China’s PMI Will Set the Tone For the Week. Selling Pressure Remains Strong.

August 22, 2011
Author: Peter Stolcers, Founder of OneOption
Author
Pete

Last week, the market declined on credit concerns and weak economic releases. Global leaders are vacationing and potential solutions are miles away.

Stocks in Europe tanked Wednesday night and a negative tone was set before the open. A weaker than expected initial jobless claims number and hotter core inflation added to the selling pressure. The final blow was delivered 30 minutes after the open when Philly Fed missed expectations by a huge margin. The market was down more than 60 S&P 500 points by the end of the day.

Once the market decline gained traction, option expiration on Friday became a factor. Sell programs were triggered and they pushed stocks even lower. We are just above support and I suspect we will see a little bargain hunting this week. The bids will be small and one negative news event could lead to a breakdown.

Tonight, we will get a flash reading for China’s PMI. They have been tightening progressively and it fell below 50 last month signaling economic contraction. I am expecting a weak number. Tomorrow, Europe will release its flash PMI reading. Conditions have been deteriorating and last week Germany reported .2% GDP growth. They have been the activity cornerstone for the EU. The market will struggle to get through these two reports.

The economic numbers are fairly light the rest of the week. They include durable goods, GDP and initial claims. Stocks are already priced for bad news.

Financial leaders will meet at a conference in Jackson Hole and this is the biggest event of the week.

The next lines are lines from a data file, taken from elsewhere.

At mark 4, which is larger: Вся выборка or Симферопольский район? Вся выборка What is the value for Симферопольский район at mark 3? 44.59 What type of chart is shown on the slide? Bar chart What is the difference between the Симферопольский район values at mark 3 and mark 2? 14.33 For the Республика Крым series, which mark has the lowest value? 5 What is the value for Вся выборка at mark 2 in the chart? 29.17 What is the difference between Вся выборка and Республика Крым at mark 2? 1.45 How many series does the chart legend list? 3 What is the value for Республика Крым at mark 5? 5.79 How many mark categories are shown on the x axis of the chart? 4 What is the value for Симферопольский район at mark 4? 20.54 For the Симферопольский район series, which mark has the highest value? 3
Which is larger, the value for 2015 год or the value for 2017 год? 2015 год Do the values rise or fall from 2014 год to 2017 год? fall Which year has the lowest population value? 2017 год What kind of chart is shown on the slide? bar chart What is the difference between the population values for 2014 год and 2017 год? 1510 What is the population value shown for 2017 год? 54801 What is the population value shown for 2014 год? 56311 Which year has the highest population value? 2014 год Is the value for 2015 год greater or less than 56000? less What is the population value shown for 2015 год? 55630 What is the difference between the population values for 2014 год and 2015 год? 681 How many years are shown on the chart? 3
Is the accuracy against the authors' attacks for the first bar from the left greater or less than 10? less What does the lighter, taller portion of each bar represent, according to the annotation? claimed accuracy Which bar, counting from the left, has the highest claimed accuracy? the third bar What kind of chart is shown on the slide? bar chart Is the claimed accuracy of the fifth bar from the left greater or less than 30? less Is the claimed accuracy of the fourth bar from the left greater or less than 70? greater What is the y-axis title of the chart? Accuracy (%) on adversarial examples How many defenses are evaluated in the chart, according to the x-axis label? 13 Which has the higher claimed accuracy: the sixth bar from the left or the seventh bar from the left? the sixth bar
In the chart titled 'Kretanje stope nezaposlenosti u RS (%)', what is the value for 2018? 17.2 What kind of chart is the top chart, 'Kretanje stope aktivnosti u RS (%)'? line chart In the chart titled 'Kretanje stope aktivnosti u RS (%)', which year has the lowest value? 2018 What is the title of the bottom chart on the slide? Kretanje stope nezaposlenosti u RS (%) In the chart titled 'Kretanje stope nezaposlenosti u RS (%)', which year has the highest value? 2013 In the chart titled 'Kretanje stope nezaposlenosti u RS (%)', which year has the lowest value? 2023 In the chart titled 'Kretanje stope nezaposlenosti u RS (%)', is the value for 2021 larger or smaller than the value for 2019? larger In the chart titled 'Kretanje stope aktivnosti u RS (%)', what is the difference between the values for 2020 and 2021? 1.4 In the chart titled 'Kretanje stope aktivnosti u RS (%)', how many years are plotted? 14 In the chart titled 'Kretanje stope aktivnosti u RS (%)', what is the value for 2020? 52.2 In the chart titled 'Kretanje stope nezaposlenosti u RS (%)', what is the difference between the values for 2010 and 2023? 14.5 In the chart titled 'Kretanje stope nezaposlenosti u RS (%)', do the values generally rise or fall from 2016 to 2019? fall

Ben Bernanke will speak and traders are expecting “sweet nothings”. They want the Fed to stimulate the economy. This ray of hope could keep a small bid to the market, but any buying will be very tenuous. Most analysts feel that Fed action is nothing more than a placebo.

The EU is scrambling for solutions. It will take months if not years to forge fiscal spending policies and that is a prerequisite to issuing Eurobonds. Consequently, even if Eurobonds were a consideration, they would not calm nerves because of the timeline. Any ESRA solution will be months away and it will require a unanimous vote by all EU members. Important auctions will be held in coming weeks. Italy has €150 billion to refinance in the next month.

In the US, fiscal spending has ended and now we have entered the era of austerity. This double whammy will weigh on economic activity. Quantitative easing was ineffective and traders feel that the Fed is out of bullets. Deteriorating conditions will add to the deficits.

Investors are worried and they are heading for the exits. There is a feeling of helplessness. EU credit solutions are non-existent and a double dip recession seems inevitable.

Investors are selling assets as fast as they can and the market continues to slip. This morning, the S&P 500 opened 12 points higher. Since the opening bell there has been a steady drift lower and the selling pressure is heavy. Stocks are cheap, but no one will stick their neck out until major issues are addressed.

If China’s flash PMI comes in benign, stocks could rally on light volume this week. Conditions have been slipping, but I am not expecting a free fall in China. On the other hand, an ugly number will push stocks down to the low (SPY $110).

I am cautiously holding onto a handful of September put credit spread positions. If SPY $110 fails, I will buy them back. As mentioned last week I have not been adding. My August put credit spreads expired last Friday and even though I had to sweat a few of the positions out, they expired and I made nice money.

If we get through the PMI numbers, I might sell a few more put spreads. I do not want to load up.

Look for signs of support. I would like to see a couple of positive days with buying into the closing bell. Option implied volatilities are extremely high and you should be favoring selling strategies. Stocks are cheap and I feel comfortable selling out of the money put credit spreads.

Look for selling pressure early in the day. If stocks can hold by mid-afternoon, we will see a small rally into the close. Keep your size small and wait for signs of support.

If the market continues to slip, stay away. I would not buy puts and I would not sell calls spreads. A snap back rally would crush these positions and you need to wait for a failed rally before entering bearish trades.